Devastation or a New Dawn for Nephrology?

Rajiv Agarwal


Nephrol Dial Transplant. 2020;35(6):904-907. 

In This Article


The fight against COVID-19 was not just against the virus. The deliberate actions taken by large healthcare systems to fight the virus created another problem. In the face of the pandemic, most routine medical services were suspended. Because of the lack of access to routine medical care, patients with chronic illnesses were now exposed to potential harm. COVID-19 was pushing all other diseases by the wayside, and telemedicine rapidly emerged. Many of the rules that would have taken years to be approved were passed almost overnight. Visits to patients using cameras next to the dialysis machine or by phone were rapidly adopted. Many practices started seeing patients by telehealth visits.
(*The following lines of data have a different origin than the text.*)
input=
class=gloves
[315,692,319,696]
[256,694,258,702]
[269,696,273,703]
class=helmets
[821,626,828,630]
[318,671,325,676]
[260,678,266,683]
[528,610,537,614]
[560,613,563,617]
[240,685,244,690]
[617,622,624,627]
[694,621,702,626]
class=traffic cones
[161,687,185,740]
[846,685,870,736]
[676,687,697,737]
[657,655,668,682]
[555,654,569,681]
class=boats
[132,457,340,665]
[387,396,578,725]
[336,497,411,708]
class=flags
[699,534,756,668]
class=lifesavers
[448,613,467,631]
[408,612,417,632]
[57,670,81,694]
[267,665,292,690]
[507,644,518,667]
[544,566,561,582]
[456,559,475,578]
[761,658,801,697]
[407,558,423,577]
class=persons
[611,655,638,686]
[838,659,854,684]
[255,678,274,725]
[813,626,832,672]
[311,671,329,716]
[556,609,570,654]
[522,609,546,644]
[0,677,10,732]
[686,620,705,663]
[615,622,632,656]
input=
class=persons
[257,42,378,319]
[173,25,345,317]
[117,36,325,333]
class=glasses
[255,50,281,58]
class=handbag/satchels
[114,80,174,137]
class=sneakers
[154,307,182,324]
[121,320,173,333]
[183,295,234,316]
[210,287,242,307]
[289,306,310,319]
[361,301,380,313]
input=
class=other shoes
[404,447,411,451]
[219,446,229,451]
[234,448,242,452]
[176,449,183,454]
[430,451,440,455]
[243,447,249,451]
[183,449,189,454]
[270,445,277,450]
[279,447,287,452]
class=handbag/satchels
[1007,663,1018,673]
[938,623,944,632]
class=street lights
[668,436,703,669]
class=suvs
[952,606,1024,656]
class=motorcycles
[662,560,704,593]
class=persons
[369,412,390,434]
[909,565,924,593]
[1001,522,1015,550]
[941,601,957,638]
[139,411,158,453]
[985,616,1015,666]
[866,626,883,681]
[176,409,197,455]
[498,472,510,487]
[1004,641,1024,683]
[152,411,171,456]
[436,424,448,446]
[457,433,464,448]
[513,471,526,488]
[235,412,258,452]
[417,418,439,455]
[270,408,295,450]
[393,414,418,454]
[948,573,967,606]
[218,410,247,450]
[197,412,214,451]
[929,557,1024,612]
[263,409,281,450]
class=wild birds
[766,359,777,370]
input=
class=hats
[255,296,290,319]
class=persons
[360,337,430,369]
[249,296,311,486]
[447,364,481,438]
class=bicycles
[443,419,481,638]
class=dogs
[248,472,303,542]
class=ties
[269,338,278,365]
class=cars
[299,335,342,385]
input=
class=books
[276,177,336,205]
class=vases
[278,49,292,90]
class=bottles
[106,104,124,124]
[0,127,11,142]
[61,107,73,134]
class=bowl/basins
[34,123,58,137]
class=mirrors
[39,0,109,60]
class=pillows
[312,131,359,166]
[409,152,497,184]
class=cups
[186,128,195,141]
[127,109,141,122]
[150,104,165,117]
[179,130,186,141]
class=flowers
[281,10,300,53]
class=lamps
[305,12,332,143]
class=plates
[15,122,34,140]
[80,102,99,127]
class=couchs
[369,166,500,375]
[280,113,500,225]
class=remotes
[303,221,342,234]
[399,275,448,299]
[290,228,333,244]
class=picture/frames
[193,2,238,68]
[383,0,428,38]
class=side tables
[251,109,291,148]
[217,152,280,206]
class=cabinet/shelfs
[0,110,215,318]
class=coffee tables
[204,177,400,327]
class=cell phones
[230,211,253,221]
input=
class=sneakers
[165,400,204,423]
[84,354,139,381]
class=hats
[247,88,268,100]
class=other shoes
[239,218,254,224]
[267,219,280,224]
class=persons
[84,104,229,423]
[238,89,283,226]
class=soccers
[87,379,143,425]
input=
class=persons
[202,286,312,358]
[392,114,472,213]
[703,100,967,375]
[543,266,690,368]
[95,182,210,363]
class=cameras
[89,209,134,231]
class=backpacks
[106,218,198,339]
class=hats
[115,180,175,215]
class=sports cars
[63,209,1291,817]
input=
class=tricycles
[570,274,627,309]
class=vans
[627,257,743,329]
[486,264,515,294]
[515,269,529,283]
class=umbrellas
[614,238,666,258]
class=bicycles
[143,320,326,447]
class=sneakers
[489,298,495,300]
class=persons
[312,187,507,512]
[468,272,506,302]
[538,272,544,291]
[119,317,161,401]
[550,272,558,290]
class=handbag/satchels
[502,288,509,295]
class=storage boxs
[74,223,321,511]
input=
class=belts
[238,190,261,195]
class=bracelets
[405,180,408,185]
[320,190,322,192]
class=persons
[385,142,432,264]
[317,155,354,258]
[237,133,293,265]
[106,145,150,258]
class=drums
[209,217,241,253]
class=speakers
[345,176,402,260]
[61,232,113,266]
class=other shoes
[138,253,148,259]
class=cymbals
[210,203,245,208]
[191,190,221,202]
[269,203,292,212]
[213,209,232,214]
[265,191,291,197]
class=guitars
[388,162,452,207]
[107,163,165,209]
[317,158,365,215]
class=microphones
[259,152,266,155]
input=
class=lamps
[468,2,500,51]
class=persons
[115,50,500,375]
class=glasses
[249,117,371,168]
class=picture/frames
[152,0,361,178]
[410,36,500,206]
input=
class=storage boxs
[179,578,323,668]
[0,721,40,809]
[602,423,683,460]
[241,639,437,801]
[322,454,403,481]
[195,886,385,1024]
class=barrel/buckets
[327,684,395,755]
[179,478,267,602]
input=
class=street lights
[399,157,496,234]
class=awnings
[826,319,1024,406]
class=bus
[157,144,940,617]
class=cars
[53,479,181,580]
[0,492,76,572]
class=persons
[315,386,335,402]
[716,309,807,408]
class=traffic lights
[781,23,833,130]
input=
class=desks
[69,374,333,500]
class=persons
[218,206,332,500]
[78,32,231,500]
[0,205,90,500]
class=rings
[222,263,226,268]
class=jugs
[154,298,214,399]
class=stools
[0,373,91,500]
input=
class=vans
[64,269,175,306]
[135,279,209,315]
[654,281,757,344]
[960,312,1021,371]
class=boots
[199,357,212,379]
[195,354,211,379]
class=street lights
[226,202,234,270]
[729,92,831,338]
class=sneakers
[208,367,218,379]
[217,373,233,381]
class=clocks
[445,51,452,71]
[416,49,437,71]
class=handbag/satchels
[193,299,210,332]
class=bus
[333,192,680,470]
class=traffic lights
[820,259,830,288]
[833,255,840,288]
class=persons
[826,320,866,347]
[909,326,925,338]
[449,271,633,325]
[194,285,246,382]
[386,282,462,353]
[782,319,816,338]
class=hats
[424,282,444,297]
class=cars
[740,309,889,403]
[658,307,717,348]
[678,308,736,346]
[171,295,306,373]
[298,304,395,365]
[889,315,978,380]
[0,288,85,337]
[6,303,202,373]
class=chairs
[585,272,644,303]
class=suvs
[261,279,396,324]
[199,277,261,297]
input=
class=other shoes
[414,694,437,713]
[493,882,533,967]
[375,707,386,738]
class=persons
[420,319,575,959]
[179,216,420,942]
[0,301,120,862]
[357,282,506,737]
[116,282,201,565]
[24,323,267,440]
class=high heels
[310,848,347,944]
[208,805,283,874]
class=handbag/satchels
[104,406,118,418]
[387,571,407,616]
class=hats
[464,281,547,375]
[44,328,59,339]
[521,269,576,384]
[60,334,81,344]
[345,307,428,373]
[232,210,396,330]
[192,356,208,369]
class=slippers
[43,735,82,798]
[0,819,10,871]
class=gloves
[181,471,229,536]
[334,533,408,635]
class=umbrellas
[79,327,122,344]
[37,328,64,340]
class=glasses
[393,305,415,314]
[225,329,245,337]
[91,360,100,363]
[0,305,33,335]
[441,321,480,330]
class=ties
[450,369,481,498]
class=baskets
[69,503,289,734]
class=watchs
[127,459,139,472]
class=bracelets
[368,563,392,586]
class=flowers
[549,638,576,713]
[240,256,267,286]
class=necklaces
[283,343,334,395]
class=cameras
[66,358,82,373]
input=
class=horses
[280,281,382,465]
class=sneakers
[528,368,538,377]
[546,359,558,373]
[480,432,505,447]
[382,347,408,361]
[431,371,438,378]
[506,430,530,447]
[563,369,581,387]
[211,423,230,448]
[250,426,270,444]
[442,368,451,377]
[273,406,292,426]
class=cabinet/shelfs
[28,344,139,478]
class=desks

Could this drive a change in the system? Will patients want to see their doctor in person or on camera? Or could we have a hybrid system where many visits might be via telehealth and a few in person. The answers to these questions are complex and may be decided by organizations that pay for these services. If insurance companies pay for these services at a lower rate, but this lower rate is offset by an increase in volume, it may drive more telemedicine in the future. However, the behaviors of physicians and patients will also decide if these changes are transient or more secular.